地球全体のことは後回しになる。環境問題はとりあえず置いておいて、
今晩何を食べたらいいのかという問題のほうが重要になってきたりする

システムを外から見下ろす人と、システムの中にいる人とでは、しばしば議論が食い違う。

中の人の方が詳しいからか?
そうではない。
「中の人」と「外の人」とでは、そもそも見えている問題の姿が全く違うのだ。

##病院の複雑な手続き
病院のオーダーシステムは最悪だ。

1. 薬を出そうと思ったら、まずカルテに薬品名を書く
2. さらに処方箋に同じことを記載する
3. さらに看護婦さんに「○○さんに薬を処方しました」とお話をする
4. そうしておいて、事務方が処方箋を会計処理して、その処方箋が薬局に回って、はじめて薬が病棟に上がる。
5. その後薬を看護婦さんが確認して……。

一度処方を書いてから、実際にそれが患者さんの口に入るまで1時間以上。

大きな病院になるともっとかかる。

事故防止のために、何人もの人が関与している部分もあるのだけれど、
実際の効果はその逆。いろいろな人の伝言ゲームになってしまって、
医療過誤がおきる温床みたいになっている。

このままシステムに乗っかっていては、治る病気も治らないから、
どうしても急ぐときには回避手段がある。

処方箋を書く前に、病棟で誰かに聞く。

>**「誰か、○○持ってない?」**

事故防止のために、病棟には処方された薬以外は無いことになっている。

ところが実際には、抗がん剤と麻薬以外の大抵の薬は、何故かナースルームのどこかに転がっている。

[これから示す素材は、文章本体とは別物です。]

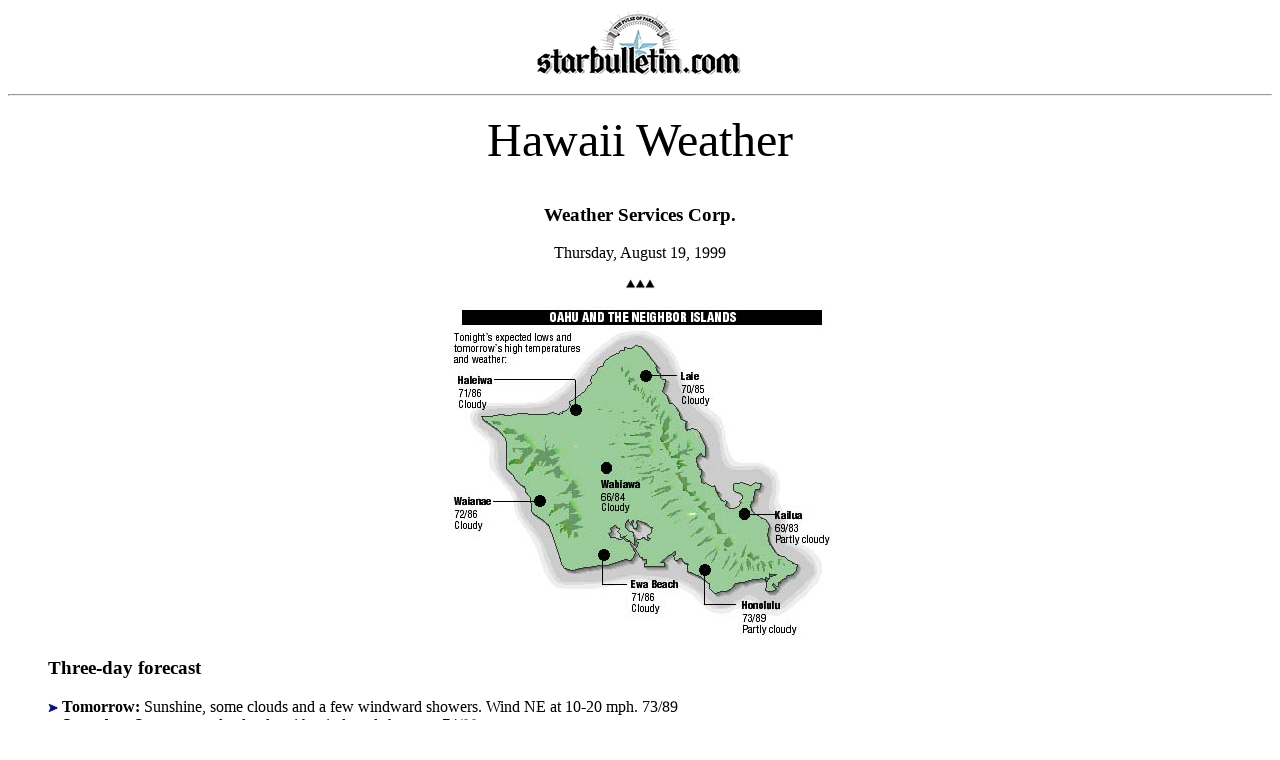

--- FILE ---
content_type: text/html
request_url: https://archives.starbulletin.com/1999/08/19/news/weather.html
body_size: 2369
content:
<html><head><title>Honolulu Star-Bulletin Hawaii Weather</title></head><body BGCOLOR="ffffff"><center><img SRC="masthead.gif" BORDER="0" LOWSRC="masthead2.gif" alt="Starbulletin.com"><p></center><hr><p><center><FONT SIZE="7">Hawaii Weather</font><BR><br><h3>Weather Services Corp.</h3> Thursday, August 19, 1999 <p></center><center><img src="tapa.gif"><p></center><CENTER><IMG LOWSRC="wxoahu2.gif" SRC="wxoahu.jpg" alt="Oahu temperature and wind graphic"><p></CENTER><BLOCKQUOTE><H3>Three-day forecast</H3><B><img src="bu.gif" alt="Bullet">  Tomorrow:</B> Sunshine, some clouds and a few windward showers. Wind NE at 10-20 mph. 73/89<B><BR><img src="bu.gif" alt="Bullet">  Saturday:</B> Sunny to partly cloudy with windward showers. 74/88<B><BR><img src="bu.gif" alt="Bullet">  Sunday:</B> Mostly sunny with a few windward showers. 73/88<P><H3>Surf forecast</H3><B><img src="bu.gif" alt="Bullet">  Ala Moana:</B> Wave heights at 3-5 feet over the next couple of days.<B><BR><img src="bu.gif" alt="Bullet">  Makapuu:</B> Wave heights 2-5 feet over the next couple of days.<B><BR><img src="bu.gif" alt="Bullet">  Sunset Beach:</B> Wave heights 1-3 feet over the next couple of days.<B><BR><img src="bu.gif" alt="Bullet">  Makaha:</B> Wave heights 1-3 feet over the next couple of days.<P><H3>Marine forecast</H3><B><img src="bu.gif" alt="Bullet">  Coastal waters:</B> Easterly winds tonight and tomorrow at 8-16 knots. Waves 2-4 feet.<B><BR><img src="bu.gif" alt="Bullet">  Channels:</B> Easterly winds at 10-20 knots tonight and tomorrow. Waves 4-8 feet.<P><H3>Neighbor Island forecasts</H3>Temperatures listed are tonight's expected lows and tomorrow's highs:<B><P><img src="bu.gif" alt="Bullet">  Big Island:</B> Hilo - Showers tonight. Low 66. Tomorrow, cloudy with showers. High 80. Kona - Fair tonight. Low 74. Tomorrow, mostly sunny. High 86.<B><BR><img src="bu.gif" alt="Bullet">  Maui:</B> Fair tonight. Lows 70-74. Sunshine tomorrow. Highs 85-90.<B><BR><img src="bu.gif" alt="Bullet">  Kauai:</B> Fair tonight. Low 70-74. Tomorrow, sunshine. High 80-86.<B><BR><img src="bu.gif" alt="Bullet">  Lanai:</B> Lanai City 62/82<B><BR><img src="bu.gif" alt="Bullet">  Molokai:</B> Kalaupapa 69/86<P><H3>Kilauea</H3>Eruption of Kilauea continues. Lava is flowing underground through a lava tube to the sea.<P><H3>Temperature</H3>At Honolulu Airport:<P>High yesterday  --  89<BR>Low yesterday  --  75<BR>Record high  --  93 (1995)<BR>Record low  --  68 (1955)<BR>Normal high  --  89<BR>Normal low  --  75<P><H3>Rain</H3>Humidity  -- 53%<BR>Yesterday  --  trace<BR>Month-to-date  --  0.06"<BR>Normal month-to-date  --  0.31"<BR>Year-to-date  --  6.88"<BR>Normal year-to-date  --  12.03"<P><H3>Sun and Moon</H3>Sunset tonight  --  6:59 p.m. <BR>Sunrise tomorrow  --  6:11 a.m.<BR>Moonset tonight  --  12:12 a.m.<BR>Moonrise tomorrow  --  2:19 p.m.<P>Phases of the moon:<P>Full -- Aug 26<BR>Last -- Sep 2<BR>New -- Sep 9<BR>First -- Sep 17<P><H3>UV index</H3>The ultraviolet index rates your risk to sun exposure. The higher the number, the greater the risk. Listed is tomorrow's forecast: 15 is the greatest risk.<P></BLOCKQUOTE><CENTER><IMG LOWSRC="wxuv2.gif" SRC="wxuv.jpg" alt="UV Index"><p></CENTER><BLOCKQUOTE><H3>The tides</H3><B>Three-day forecast for Honolulu:</B><P><PRE>DAY	HIGH			LOWFri.	-----			4:41a.m.	0.4 ft.	12:28p.m.	1.8 ft.	7:51p.m.	0.7 ft.Sat.	-----			5:35a.m.	0.4 ft.	1:13p.m.	1.9 ft.	8:28p.m.	0.6 ft.Sun.	12:55a.m.	0.9 ft.	6:25a.m.	0.3 ft.	1:51p.m.	2.1 ft.	8:58p.m.	0.5 ft</PRE>.<B>Elsewhere throughout the state tomorrow:</B><P><PRE>PLACE		HIGH	LOW	HIGH	LOWHaleiwa			11:26	2:36	10:55	5:46Hilo	11:24	3:42	10:53	6:52Kailua-Kona	-----	4:19	12:02	7:29Kaneohe		10:42	3:23	10:11	6:33Kawaihae	-----	4:38	12:24	7:48Kealakekua	-----	4:29	12:12	7:39Nawiliwili	-----	4:16	12:01	7:26Waianae		12:59	6:59	2:48	10:09Waimanalo	11:13	3:32	10:42	6:42</PRE><!--</BLOCKQUOTE><CENTER><IMG LOWSRC="wxuv2.gif" SRC="wxuv.jpg" alt="UV Index"><p></CENTER><BLOCKQUOTE>--><!-- <a name="pacific">   </a><H3> THE PACIFIC</H3></blockquote><CENTER><IMG LOWSRC="wxpac2.gif" SRC="wxpac.gif" alt="Pacific Map"><BR><FONT SIZE=2>Pacific cloud map courtesy of <A HREF="http://www.lunarsoft.com" TARGET="new">Planet Earth</A><FONT SIZE=1><SMALL><SUP>TM</SUP></SMALL></FONT> by Lunar Software</FONT><p></CENTER><BLOCKQUOTE>--><a name="pacific">   </a><H3> THE PACIFIC</H3></blockquote><CENTER><IMG LOWSRC="wxpac2.gif" SRC="wxpac.jpg" alt="Pacific Map"><BR><FONT SIZE=2>Pacific cloud map courtesy of <A HREF="http://www.lunarsoft.com" TARGET="new">Planet Earth</A><FONT SIZE=1><SMALL><SUP>TM</SUP></SMALL></FONT> by Lunar Software</FONT><p></CENTER><BLOCKQUOTE><form method="get" action="http://personal.accuweather.com/weatherf/iwxpage_mainf_qx01" target="New"><CENTER><INPUT TYPE="HIDDEN" NAME="partner" SIZE="-1" VALUE="wwwlink"><TABLE BORDER="0" CELLPADDING="0" CELLSPACING="0" WIDTH="156" HEIGHT="75" BGCOLOR="#006699"><TR><TD ALIGN="CENTER" VALIGN="MIDDLE"><CENTER><P><FONT SIZE="1" COLOR="#FFFFFF">Current weather conditions by<BR><IMG SRC="accuweather.gif" WIDTH="144" HEIGHT="29" ALIGN="BOTTOM" BORDER="0"></FONT><BR><INPUT TYPE="TEXT" NAME="selcity" SIZE="7" VALUE="96813"><BR><INPUT TYPE="SUBMIT" VALUE="Weather Now"></CENTER></TD></TR></TABLE></CENTER></form><CENTER><A HREF="http://hvo.wr.usgs.gov" target="new"><B>Volcanoes Observatory</B></A><P></CENTER></blockquote><br><br><CENTER><FONT SIZE=2><A HREF="mailto:citydesk@starbulletin.com?subject=https://archives.starbulletin.com/1999/08/19/news/weather.html">E-mail to City Desk</A></FONT><P></CENTER><center><hr><H6>Text Site Directory: <BR><A HREF="https://archives.starbulletin.com/1999/08/19/news/indext.html">[News]</A> <A HREF="https://archives.starbulletin.com/1999/08/19/business/indext.html">[Business]</A> <A HREF="https://archives.starbulletin.com/1999/08/19/features/indext.html">[Features]</A> <A HREF="https://archives.starbulletin.com/1999/08/19/sports/indext.html">[Sports]</A> <A HREF="https://archives.starbulletin.com/1999/08/19/editorial/indext.html">[Editorial]</A> <A HREF="https://archives.starbulletin.com/doit/index.html" target="_top">[Do It Electric!]</a> <BR><A HREF="https://archives.starbulletin.com/classified/indext.html" target="_top">[Classified Ads]</a> <a HREF="https://archives.starbulletin.com/search.html" target="top">[Search]</a> <a HREF="https://archives.starbulletin.com/forms/subform.html">[Subscribe]</a> <a HREF="https://archives.starbulletin.com/info/indext.html">[Info]</a> <a HREF="https://archives.starbulletin.com/forms/letterform.html">[Letter to Editor]</a> <BR><a HREF="https://archives.starbulletin.com/sbstyle/index.html">[Stylebook]</a> <a HREF="mailto:publisher@starbulletin.com,editor@starbulletin.com,webmaster@starbulletin.com">[Feedback]</a></h6><hr><br><br><center><font SIZE=2>&copy; 1999 Honolulu Star-Bulletin<br><a HREF="https://archives.starbulletin.com" target="_top">https://archives.starbulletin.com</a></font><p></center></body></html>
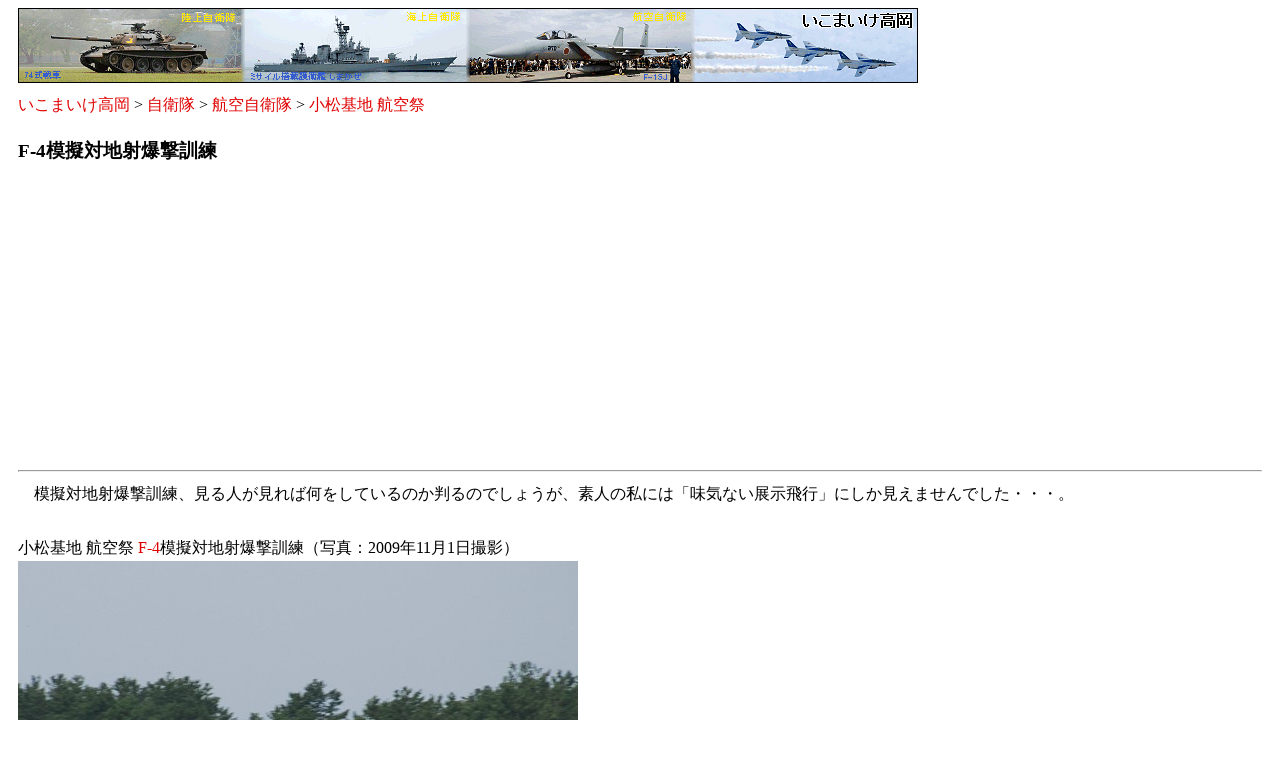

--- FILE ---
content_type: text/html
request_url: http://takaoka.zening.info/JSDF/JASDF/Komatsu_Airshow/F4_Bombing_training.htm
body_size: 2105
content:
<!DOCTYPE html PUBLIC "-//W3C//DTD XHTML 1.0 Strict//EN"
  "http://www.w3.org/TR/xhtml1/DTD/xhtml1-strict.dtd">
<html xmlns="http://www.w3.org/1999/xhtml" lang="ja"><head>
<meta http-equiv="content-type" content="text/html; charset=utf-8"/>
<meta http-equiv="content-style-type" content="text/css" />
<meta http-equiv="content-script-type" content="text/javascript" />
<title>小松航空祭：F-4模擬対地射爆撃訓練 - いこまいけ高岡</title>
<meta name="description" content="航空自衛隊の小松基地で行われた航空祭での「F-4模擬対地射爆撃訓練」の写真です。" />
<meta name="keywords" content="小松航空祭,F-4模擬対地射爆撃訓練" />
<meta name="author" content="いこまいけ高岡" />
<meta name="generator" content="Handmade by EmEditor Professional" />
<meta name="viewport" content="width=device-width, initial-scale=1.0">
<link href="../../../style/low_top.css" rel="stylesheet" type="text/css" />
<script async src="//pagead2.googlesyndication.com/pagead/js/adsbygoogle.js"></script>
<script>
     (adsbygoogle = window.adsbygoogle || []).push({
          google_ad_client: "ca-pub-4827421929919106",
          enable_page_level_ads: true
     });
</script>
</head>

<body id="body_width_720">
<a name="top"></a>
<div style="width: 100%; overflow:auto;">
<img id="img_fluid_image" src="../../../img/JSDF_logo_900x75.gif" alt="いこまいけ高岡 / 自衛隊" width="900" height="75" /><br />
</div>
<a href="../../../index.htm">いこまいけ高岡</a> > 
<a href="../../../JSDF/index.htm">自衛隊</a> > 
<a href="../../../JSDF/JASDF/index.htm">航空自衛隊</a> > 
<a href="../../../JSDF/JASDF/Komatsu_Airshow/index.htm">小松基地 航空祭</a>
<h3>F-4模擬対地射爆撃訓練</h3>
<script async src="//pagead2.googlesyndication.com/pagead/js/adsbygoogle.js"></script>
<!-- Free size, JSDF link 2018/11/22 -->
<ins class="adsbygoogle"
     style="display:block"
     data-ad-client="ca-pub-4827421929919106"
     data-ad-slot="5642717532"
     data-ad-format="link"
     data-full-width-responsive="true"></ins>
<script>
(adsbygoogle = window.adsbygoogle || []).push({});
</script>
<hr />
<!-- this is comment line. -->
　模擬対地射爆撃訓練、見る人が見れば何をしているのか判るのでしょうが、素人の私には「味気ない展示飛行」にしか見えませんでした・・・。<br />
&nbsp;<br />
小松基地 航空祭 <a href="../../../JSDF/JASDF/F_4EJ_kai/index.htm">F-4</a>模擬対地射爆撃訓練（写真：2009年11月1日撮影）<br />
<div style="width: 100%; overflow:auto;">
<img id="img_fluid_image" src="photo/Dsc_0743_m.jpg" alt="F-4模擬対地射爆撃訓練" title="F-4模擬対地射爆撃訓練" width="560" height="375" /><br />
</div>
<table cellspacing="0" cellpadding="5" border="0">
  <tr>
    <td width="270" valign="top" align="center">
	<img id="img_fluid_image" src="photo/Dsc_0718_ms.jpg" alt="F-4模擬対地射爆撃訓練 離陸準備中" width="270" height="181" border="0" /><br />
	離陸準備中<br />
	</td>
    <td width="270" valign="top" align="center">
	<img id="img_fluid_image" src="photo/Dsc_0746_ms.jpg" alt="F-4模擬対地射爆撃訓練 離陸" width="270" height="181" border="0" /><br />
	離陸<br />
	</td>
  </tr>
  <tr>
    <td width="270" valign="top" align="center">
	<img id="img_fluid_image" src="photo/Dsc_0749_ms.jpg" alt="F-4模擬対地射爆撃訓練 3" width="270" height="181" border="0" /><br />
	</td>
    <td width="270" valign="top" align="center">
	<img id="img_fluid_image" src="photo/Dsc_0754_ms.jpg" alt="F-4模擬対地射爆撃訓練 4" width="270" height="181" border="0" /><br />
	</td>
  </tr>
  <tr>
    <td width="270" valign="top" align="center">
	<img id="img_fluid_image" src="photo/Dsc_0761_ms.jpg" alt="F-4模擬対地射爆撃訓練 5" width="270" height="181" border="0" /><br />
	</td>
    <td width="270" valign="top" align="center">
	<img id="img_fluid_image" src="photo/Dsc_0756_ms.jpg" alt="F-4模擬対地射爆撃訓練 6" width="270" height="181" border="0" /><br />
	</td>
  </tr>
</table>
<!-- Google AdSense -->
&nbsp;<br />
<script async src="//pagead2.googlesyndication.com/pagead/js/adsbygoogle.js"></script>
<!-- 336x280, JSDF 10/08/23 -->
<ins class="adsbygoogle"
     style="display:inline-block;width:336px;height:280px"
     data-ad-client="ca-pub-4827421929919106"
     data-ad-slot="7353436131"></ins>
<script>
(adsbygoogle = window.adsbygoogle || []).push({});
</script>
<br />&nbsp;<br />
<!-- Google AdSense -->
<div style="border:1px solid gray; padding: 3px; margin-bottom: 5px; width: 100%; background-color: #eeeeee; overflow:auto;">
	小松基地 航空祭<br />
	<a href="Opening_flight.htm">オープニング飛行</a>、
	<a href="Parachute_descent/index.htm">落下傘降下</a>、
	<a href="F15_Maneuvering_flight.htm">F-15 機動飛行</a>、
	<a href="F15_Formation_flight.htm">F-15 編隊飛行</a>、
	<a href="F4_Bombing_training.htm">F-4 対地射爆撃訓練</a>、
	<a href="RF_4E_exhibition_flight/index.htm">RF-4E 展示飛行</a>、
	<a href="F2_Maneuvering_flight/index.htm">F-2 機動飛行</a>、
	<a href="Rescue_exhibition_flight.htm">救難展示飛行</a>、
	<a href="Ground_exhibition.htm">地上展示</a>、
	<a href="Model_photo_session.htm">モデル撮影会</a>、
	<a href="Hana_Jidosha.htm">花自動車</a>
<br />
</div>
<!-- this is comment line. -->
<a href="#top">ページ先頭</a>（小松基地 航空祭：F-4模擬対地射爆撃訓練）へもどる。
<hr />
<div align="center">Copyright &copy; 2006-2021 Ikomaike TAKAOKA. All Rights Reserved.</div>
</div>
</body></html>

--- FILE ---
content_type: text/html; charset=utf-8
request_url: https://www.google.com/recaptcha/api2/aframe
body_size: 268
content:
<!DOCTYPE HTML><html><head><meta http-equiv="content-type" content="text/html; charset=UTF-8"></head><body><script nonce="EGu-SskOR2WT8Wf1qsUeRA">/** Anti-fraud and anti-abuse applications only. See google.com/recaptcha */ try{var clients={'sodar':'https://pagead2.googlesyndication.com/pagead/sodar?'};window.addEventListener("message",function(a){try{if(a.source===window.parent){var b=JSON.parse(a.data);var c=clients[b['id']];if(c){var d=document.createElement('img');d.src=c+b['params']+'&rc='+(localStorage.getItem("rc::a")?sessionStorage.getItem("rc::b"):"");window.document.body.appendChild(d);sessionStorage.setItem("rc::e",parseInt(sessionStorage.getItem("rc::e")||0)+1);localStorage.setItem("rc::h",'1768934672410');}}}catch(b){}});window.parent.postMessage("_grecaptcha_ready", "*");}catch(b){}</script></body></html>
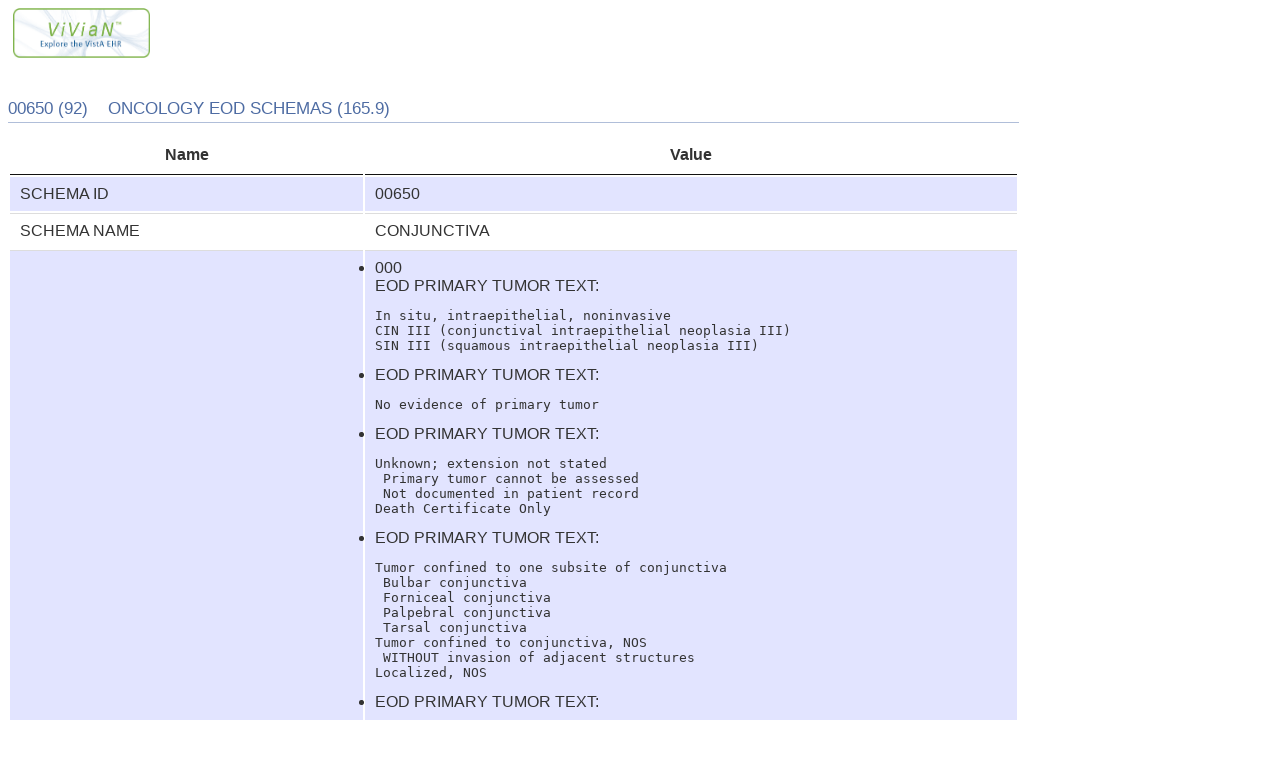

--- FILE ---
content_type: text/html
request_url: https://vivian.worldvista.org/vivian-data/165_9/165.9-92.html
body_size: 1575
content:
<html>
<link rel="stylesheet" type="text/css" href="../../vivian/css/vivian.css"/>
<link rel="stylesheet" type="text/css" href="../../vivian/datatable/css/jquery.dataTables.css"/>
<link rel="stylesheet" type="text/css" href="../../vivian/datatable/css/buttons.dataTables.css"/>
<link rel="stylesheet" type="text/css" href="../../vivian/datatable/css/dataTables.searchHighlight.css"/>
<script type="text/javascript" src="https://code.jquery.com/jquery-1.11.0.min.js"></script>
<script type="text/javascript" src="../../vivian/datatable/js/jquery.dataTables.min.js"></script>
<script type="text/javascript" src="../../vivian/datatable/js/buttons.colVis.min.js"></script>
<script type="text/javascript" src="../../vivian/datatable/js/jquery.highlight.js"></script>
<script type="text/javascript" src="../../vivian/datatable/js/dataTables.searchHighlight.min.js"></script>
<script type="text/javascript" src="https://cdnjs.cloudflare.com/ajax/libs/pdfmake/0.1.32/pdfmake.min.js"></script>
<script type="text/javascript" src="https://cdn.datatables.net/buttons/1.5.1/js/dataTables.buttons.min.js"></script>
<script type="text/javascript" src="https://cdnjs.cloudflare.com/ajax/libs/pdfmake/0.1.32/pdfmake.min.js"></script>
<script type="text/javascript" src="https://cdnjs.cloudflare.com/ajax/libs/pdfmake/0.1.32/vfs_fonts.js"></script>
<script type="text/javascript" src="https://cdn.datatables.net/buttons/1.5.1/js/buttons.html5.min.js"></script>

<img referrerpolicy="no-referrer-when-downgrade" src="https://static.scarf.sh/a.png?x-pxid=b16c6688-416d-4a02-bc00-fc99b623d6bf" />


<script type="text/javascript" id="js">
  $(document).ready(function() {
      $("#MTY1XzktOTI").dataTable({
        "bPaginate": false,
        "bLengthChange": false,
        "bInfo": false,
        "bStateSave": true,
        "bSort": false,
        "bFilter": false
      });
}); </script>

<body id="dt_example"><a class="brand" href="../../vivian" style="height:50px; padding: 0px;">                     <img src="/vivian/vivian.png" width="137" height="50"/></a><div id="container" style="width:80%"><h1>00650 (92) &nbsp;&nbsp;  ONCOLOGY EOD SCHEMAS (165.9)</h1>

病院というところは、急ぐときには無いはずのものが何でもでてくる。そういうことになっている。

緊急手段は、時々自分で使ったりもする。

みんな忙しくて、病院なんかかかる暇無いから。

##うまくいっている醜いシステム
ひどいシステムなのに、何故かそれなりにうまくいく。
そんな現場には、大抵の場合「**バッドノウハウ**」が大量にあって、
システムの悪いところを補間している。

医師はバッドノウハウを見つけるのが上手だ。